■ Entries supplied

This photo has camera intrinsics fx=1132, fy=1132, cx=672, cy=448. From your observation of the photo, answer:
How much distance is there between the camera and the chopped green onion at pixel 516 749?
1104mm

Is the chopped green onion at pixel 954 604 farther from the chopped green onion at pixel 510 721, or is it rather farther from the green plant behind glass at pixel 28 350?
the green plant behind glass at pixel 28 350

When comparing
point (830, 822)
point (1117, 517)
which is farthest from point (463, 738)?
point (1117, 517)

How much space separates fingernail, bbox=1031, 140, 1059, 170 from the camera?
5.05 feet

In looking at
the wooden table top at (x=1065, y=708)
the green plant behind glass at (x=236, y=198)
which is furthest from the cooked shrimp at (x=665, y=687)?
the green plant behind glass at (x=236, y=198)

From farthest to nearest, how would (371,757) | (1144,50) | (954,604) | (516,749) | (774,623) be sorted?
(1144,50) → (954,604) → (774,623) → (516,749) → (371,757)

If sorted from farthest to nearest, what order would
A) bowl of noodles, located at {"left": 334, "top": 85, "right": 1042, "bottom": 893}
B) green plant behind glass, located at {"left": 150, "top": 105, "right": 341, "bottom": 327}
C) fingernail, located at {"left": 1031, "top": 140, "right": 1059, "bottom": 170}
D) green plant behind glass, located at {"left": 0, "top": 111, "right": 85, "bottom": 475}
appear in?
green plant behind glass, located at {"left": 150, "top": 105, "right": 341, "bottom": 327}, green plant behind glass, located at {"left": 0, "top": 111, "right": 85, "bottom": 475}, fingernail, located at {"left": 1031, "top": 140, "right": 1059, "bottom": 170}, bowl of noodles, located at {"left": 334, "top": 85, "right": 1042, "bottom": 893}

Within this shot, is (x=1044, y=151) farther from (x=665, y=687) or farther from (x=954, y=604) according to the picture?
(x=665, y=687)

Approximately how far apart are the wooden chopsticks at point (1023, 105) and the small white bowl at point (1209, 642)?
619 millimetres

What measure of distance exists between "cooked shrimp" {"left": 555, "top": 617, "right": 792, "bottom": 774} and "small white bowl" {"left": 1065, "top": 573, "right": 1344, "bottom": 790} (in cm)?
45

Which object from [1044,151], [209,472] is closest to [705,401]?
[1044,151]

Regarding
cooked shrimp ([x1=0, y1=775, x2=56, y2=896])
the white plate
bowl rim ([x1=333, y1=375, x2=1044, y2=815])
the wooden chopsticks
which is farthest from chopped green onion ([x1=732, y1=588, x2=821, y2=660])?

■ What you are asked to do
Rewrite the data from the line containing "In looking at" through the end, changing "cooked shrimp" to "grilled shrimp" and leaving everything else unchanged.

■ Task response
In looking at
the wooden table top at (x=1065, y=708)
the green plant behind glass at (x=236, y=198)
which is furthest from the grilled shrimp at (x=665, y=687)?
the green plant behind glass at (x=236, y=198)

From farthest to nearest, how would (371,757) | (1144,50) | (954,604) | (516,749) | (774,623) be sorted?
(1144,50) → (954,604) → (774,623) → (516,749) → (371,757)

If sorted from farthest to nearest, what order would
A) bowl of noodles, located at {"left": 334, "top": 85, "right": 1042, "bottom": 893}
B) green plant behind glass, located at {"left": 150, "top": 105, "right": 341, "bottom": 327}
C) fingernail, located at {"left": 1031, "top": 140, "right": 1059, "bottom": 170}
D) green plant behind glass, located at {"left": 0, "top": 111, "right": 85, "bottom": 475}
appear in?
green plant behind glass, located at {"left": 150, "top": 105, "right": 341, "bottom": 327}, green plant behind glass, located at {"left": 0, "top": 111, "right": 85, "bottom": 475}, fingernail, located at {"left": 1031, "top": 140, "right": 1059, "bottom": 170}, bowl of noodles, located at {"left": 334, "top": 85, "right": 1042, "bottom": 893}

Within this shot, is (x=1044, y=151) farther from (x=665, y=687) or farther from (x=954, y=604) according to the picture?
(x=665, y=687)

Approximately how far apart are the wooden chopsticks at point (1023, 105) and the small white bowl at point (1209, 642)?
619 millimetres

What measure of distance exists between "grilled shrimp" {"left": 555, "top": 617, "right": 792, "bottom": 774} and "small white bowl" {"left": 1065, "top": 573, "right": 1344, "bottom": 790} (in cm)?
45

Which object from [1044,151], [209,472] is closest to [705,401]?
[1044,151]

Regarding
grilled shrimp ([x1=0, y1=775, x2=56, y2=896])
the white plate
bowl rim ([x1=333, y1=375, x2=1044, y2=815])
the wooden chopsticks
which is farthest from chopped green onion ([x1=732, y1=588, x2=821, y2=660])?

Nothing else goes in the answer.